(DATA SHOWN)
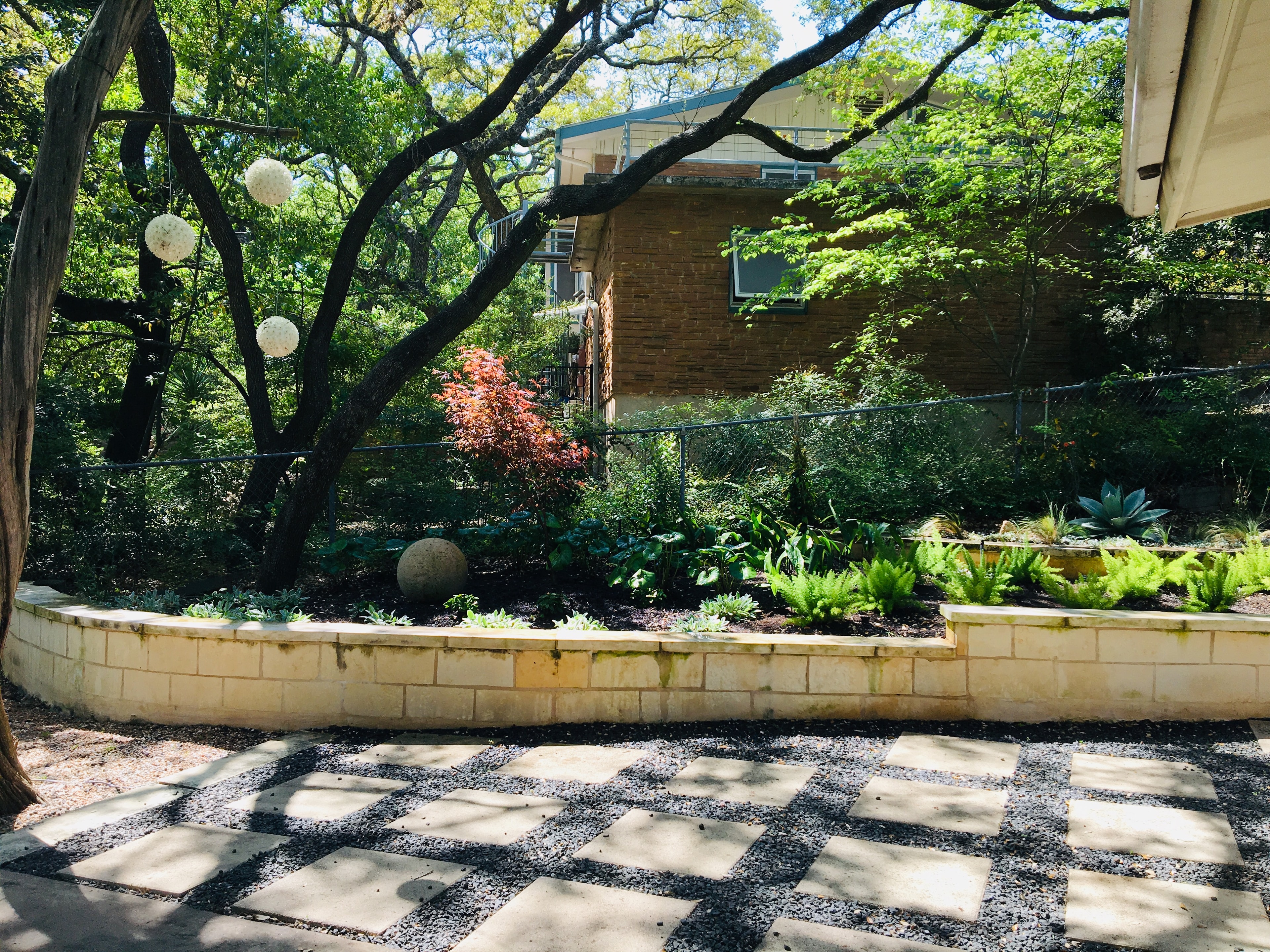 Lush residential front yard with mature oak trees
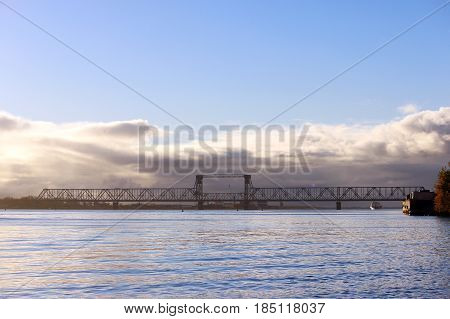 white cumulus clouds pass bridge over the Northern Dvina River.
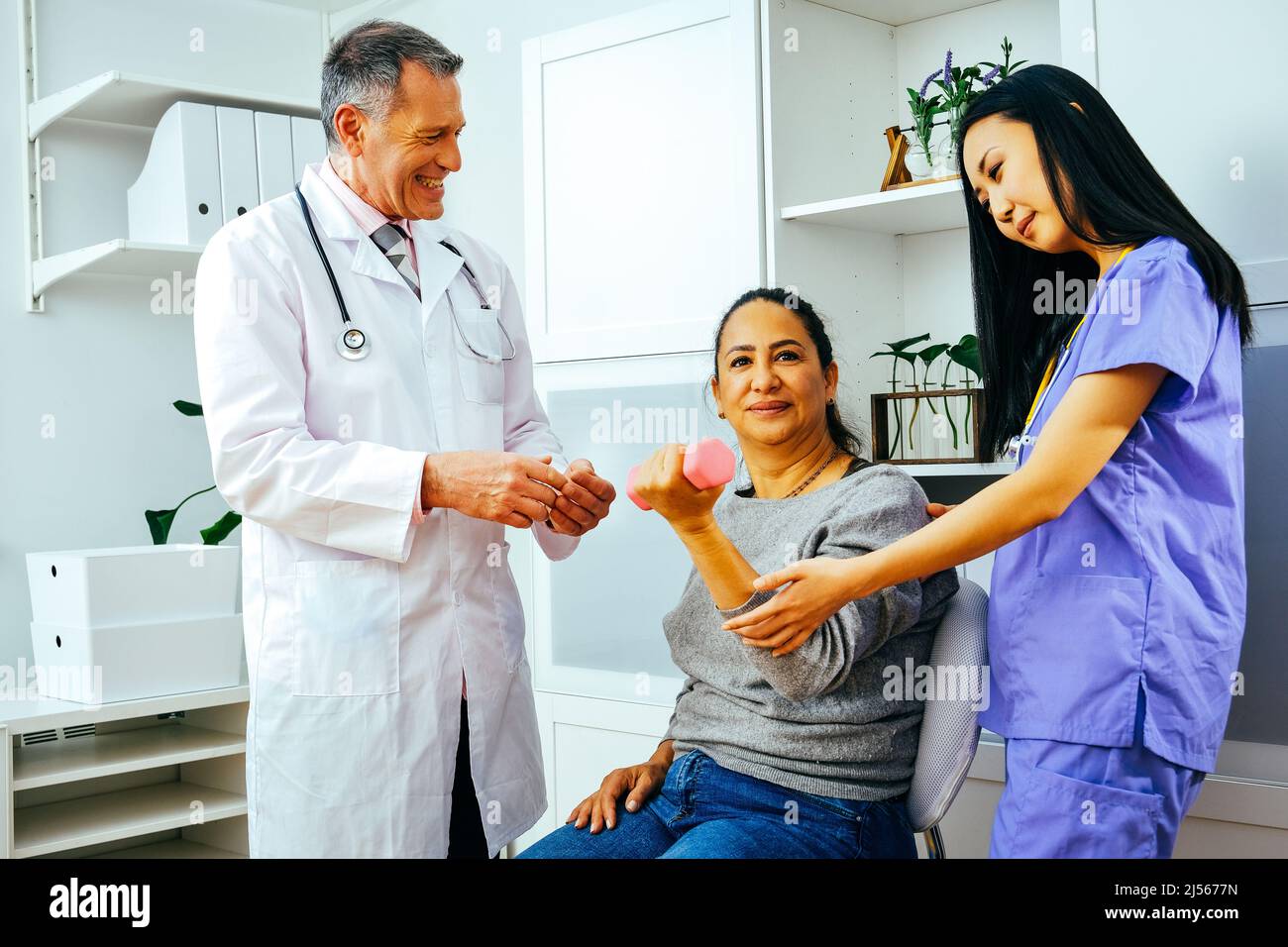 rehabilitation doctor physiotherapist physician and nurse practitioner helping patient lift dumbbell with one hand. Healthcare industry clinic Stock Photo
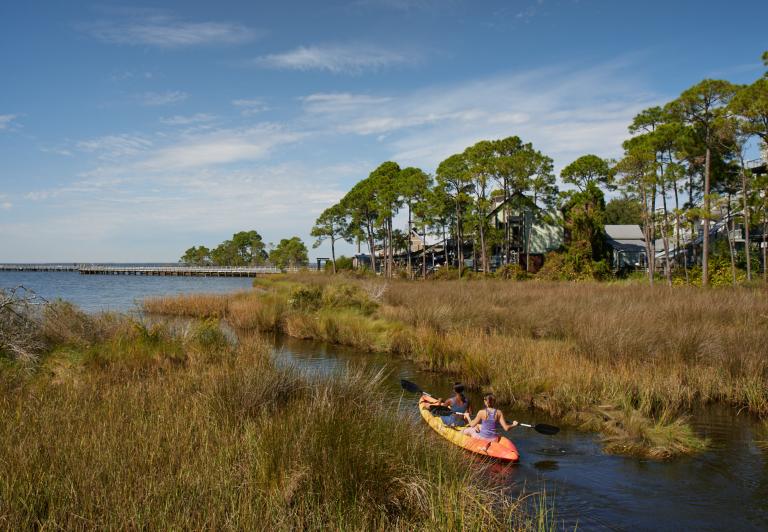 Girls kayaking in the bay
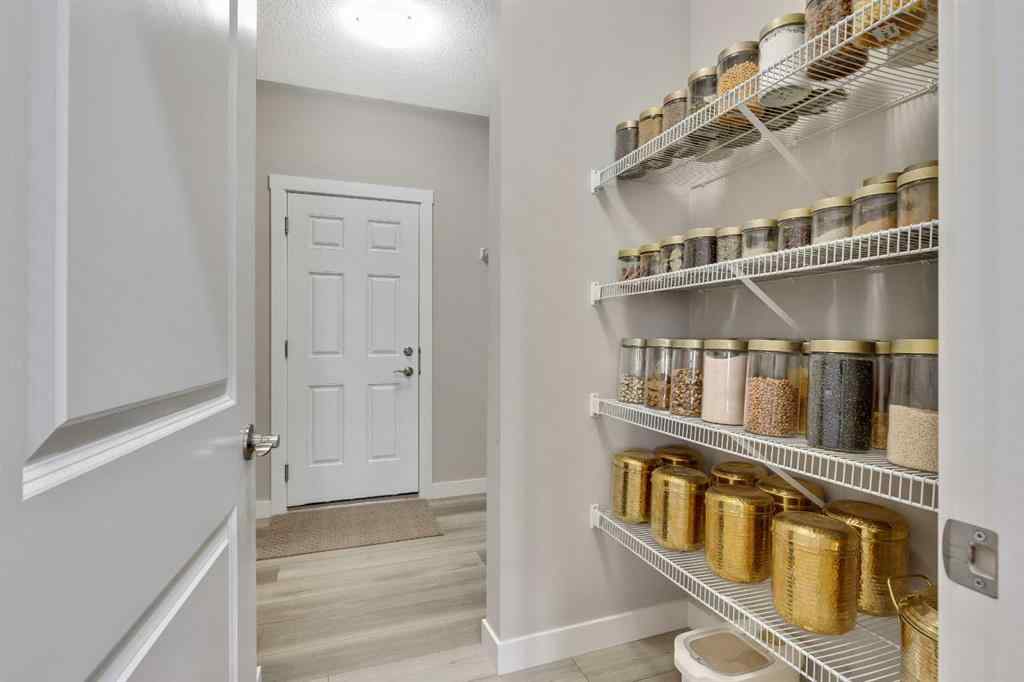 MLS® A2265104 - 216 Creekstone Row SW in Pine Creek Calgary, Residential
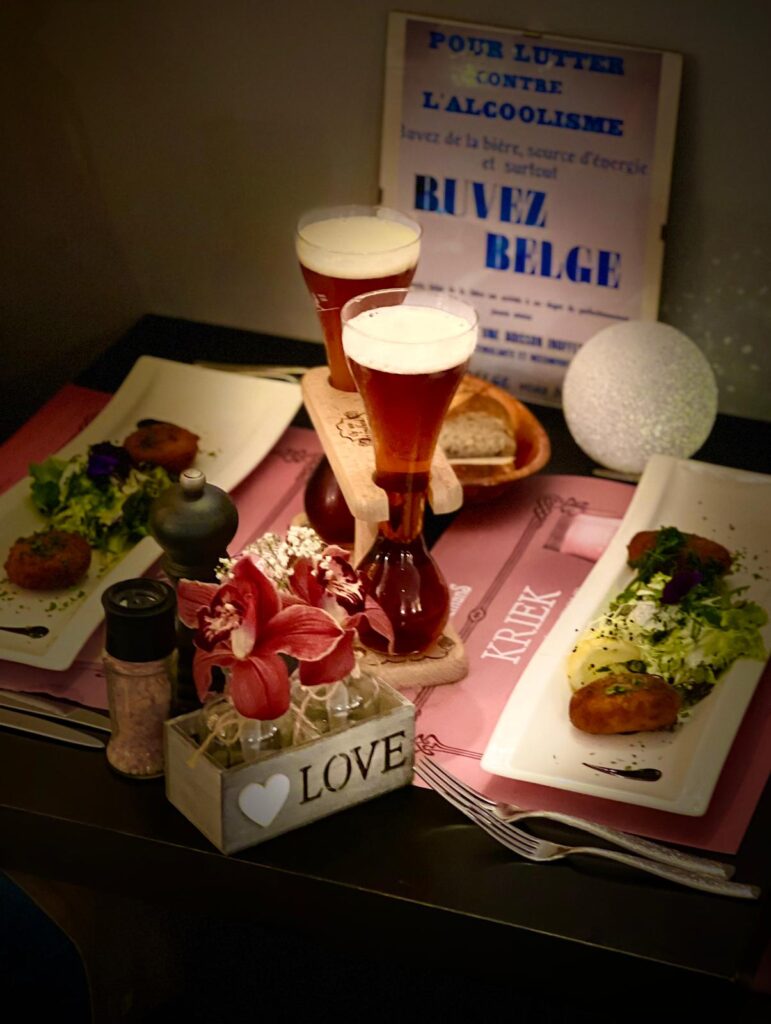 Bières Kriek servies sous l'affiche « Buvez belge »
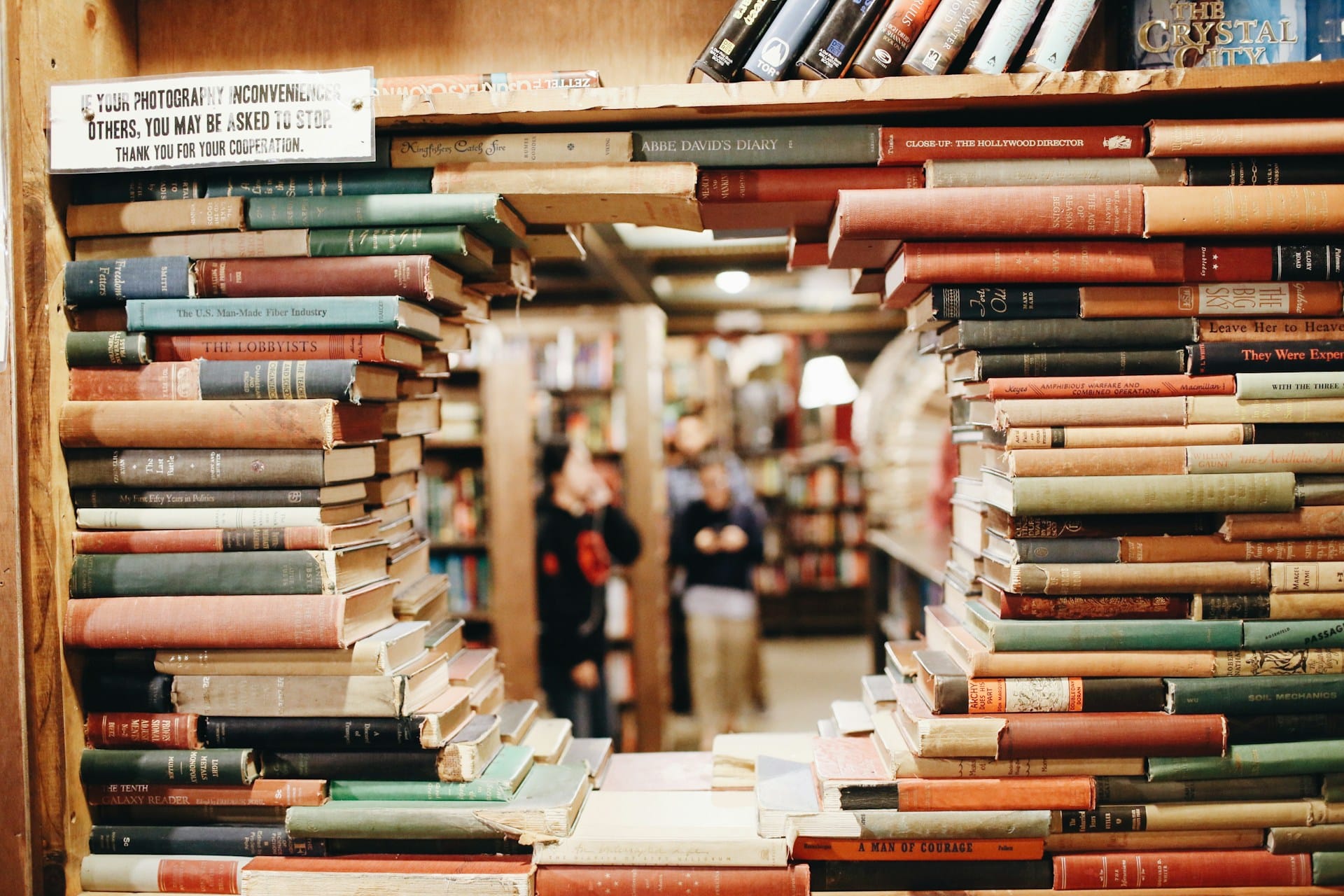 Des piles de livres forment comme une fenêtre à travers laquelle on regarde les autres et le monde - Photo de Fallon Michael sur https://unsplash.com/fr/photos/livres-sur-etagere-en-bois-marron-qmlGWIaIgpo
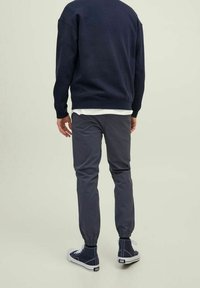 Uomo vestito con felpa blu navy, pantaloni jogger grigi scuri con polsini elasticizzati e sneakers alte blu navy, visto di spalle.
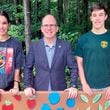 Faustina Barcena (left) stands with Adam Pomeranz, president and CEO of Annandale Village (center), and her brother, John, in front of a bench she created for the Suwanee assisted living facility. Courtesy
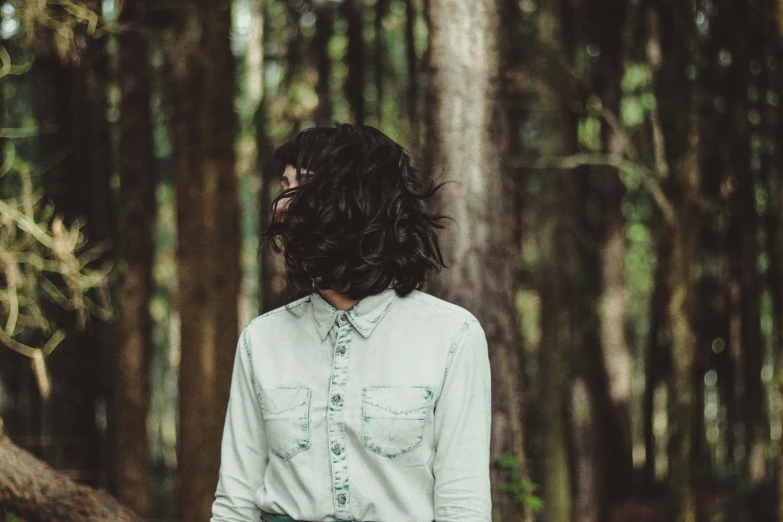 a person wearing a shirt and tie standing in the woods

(WHAT IS BEING ASKED)
Reproduce the whole listing above character for character; pictures do not belong in it.

(YOUR SOLUTION)
 Lush residential front yard with mature oak trees
 white cumulus clouds pass bridge over the Northern Dvina River.
 rehabilitation doctor physiotherapist physician and nurse practitioner helping patient lift dumbbell with one hand. Healthcare industry clinic Stock Photo
 Girls kayaking in the bay
 MLS® A2265104 - 216 Creekstone Row SW in Pine Creek Calgary, Residential
 Bières Kriek servies sous l'affiche « Buvez belge »
 Des piles de livres forment comme une fenêtre à travers laquelle on regarde les autres et le monde - Photo de Fallon Michael sur https://unsplash.com/fr/photos/livres-sur-etagere-en-bois-marron-qmlGWIaIgpo
 Uomo vestito con felpa blu navy, pantaloni jogger grigi scuri con polsini elasticizzati e sneakers alte blu navy, visto di spalle.
 Faustina Barcena (left) stands with Adam Pomeranz, president and CEO of Annandale Village (center), and her brother, John, in front of a bench she created for the Suwanee assisted living facility. Courtesy
 a person wearing a shirt and tie standing in the woods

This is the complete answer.